Dutch pension transition not yet in the pocket

Prof. Hans van Meerten and mr. Jorik van Zanden about Dutch pension system

The 2 trillion Euro pension system in the Netherlands – routinely cited as among the world’s “best” – is undergoing an historically unprecedented re-invention.  Consistent with a 2020 agreement between Dutch social partners, the system is converting from guaranteed-outcome defined benefit pension schemes (DB) into defined contribution savings plans (DC).


A wordwide transition to DC schemes

The world’s other great funded DB pension powers – the UK, United States and Canada – are undertaking a  transition by enrolling nearly all new workers in DC plans and letting DB plans dwindle as aging beneficiaries leave the workforce.  In Netherlands, these systems will not run in tandem; the DB system will be converted into a DC system. A similar conversion has never been undertaken in any pension market and many details are unclear. 

The drivers of this DB to DC transition are consistent worldwide. Aging demographics, declining support ratios (roughly the worker-to-retiree ratio), more mobile workforces that change jobs more frequently and flattening interest rates that seem to have eroded the ability of pension funds to guarantee benefits. 


Potential burdens for a smooth transition

Dutch policy makers appear to underestimate the potentially problematic nature pension rights

In The Netherlands, the reputational success of the system almost certainly led to policy complacency – a notorious enemy of progress.  In our view this complacency has left fundamental legal questions unanswered.  The guaranteed returns of DB pension funds are considered “pension rights” under European law.  And the replacement of these guarantees with market-based investment returns may be considered a breach of property rights, which in turn may lead pensioners to initiate court cases that could impede the transition.

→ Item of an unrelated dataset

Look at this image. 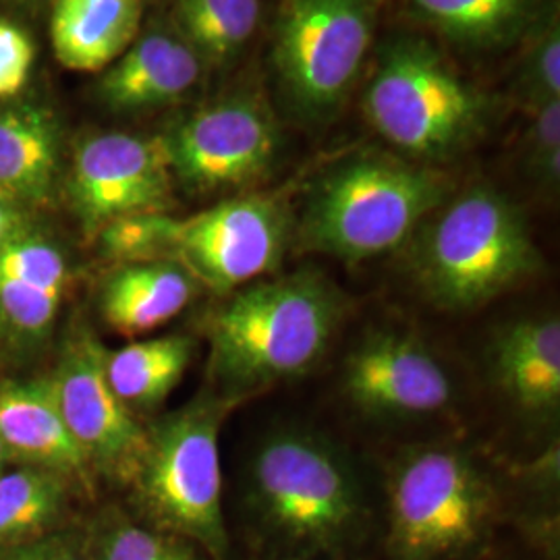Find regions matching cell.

In putting forward the conversion plan, Dutch policy makers appear to underestimate the potentially problematic nature of these pension rights.  The issue turns on the 1999 decision of the European Court of Justice, in the case of Albany, in which plaintiffs alleged that mandatory participation in multiemployer pension plans was anti-competitive.  The Court held, however, that obligatory participation was permissible under competition law because of the high degree of solidarity of these funds.

The reform appears to fail to address the issues that should have been addressed most.

But in the intervening 21 years since the Albany case, the financial and economic crises have wreaked havoc on pension fund returns, bond yields have continued to decline and the non-indexation of plan benefits to inflation has become the norm.  The new DC scheme has several elements designed to ensure maintain mandatory participation.  For example, the plans will include a “solidarity buffer” designed to smooth out market fluctuations.  In high return markets, a certain percentage of assets would be set aside to dampen the blow when markets fall.  But how would this work, exactly? And will it hold up in court? We doubt anyone fully understands. 

Another concern for Dutch workers who are obliged to divert around a fifth of their paychecks to retirement provision, is that minimal care has been taken to ensure that assets aren’t allocated to unsustainable or unwanted investments – for example, petroleum production, or weapons.  Even though the transition aims to “personalize” retirement finance, savers seem to have little control over the allocation of their assets.

To conclude: The reform appears to fail to address the issues that should have been addressed most.

Defined-Benefit (DB) versus Defined-Contribution (DC) schemes

There are various types of pension scheme. The most common is the benefit scheme, or defined benefit (DB) scheme. In this scheme, the amount of pension depends on the number of years worked and the contribution paid. Virtually all these schemes are based on average pay, with the pension accrued always related to the income in a particular year. Average pay schemes usually feature conditional indexation. This means that the pension entitlements of both those in work and pensioners will, in principle, be adjusted each year in line with inflation or the wage increase in the sector.

In addition to defined benefit schemes there are contribution schemes, known as defined contribution (DC) schemes. In these schemes the amount of pension depends on the contributions paid in during the accrual phase and the return on these contributions. The capital has to be converted into a periodic benefit on retirement. In principle, the employee bears both the investment risk and the interest-rate risk (the risk that the rate for the purchase of an annuity will change).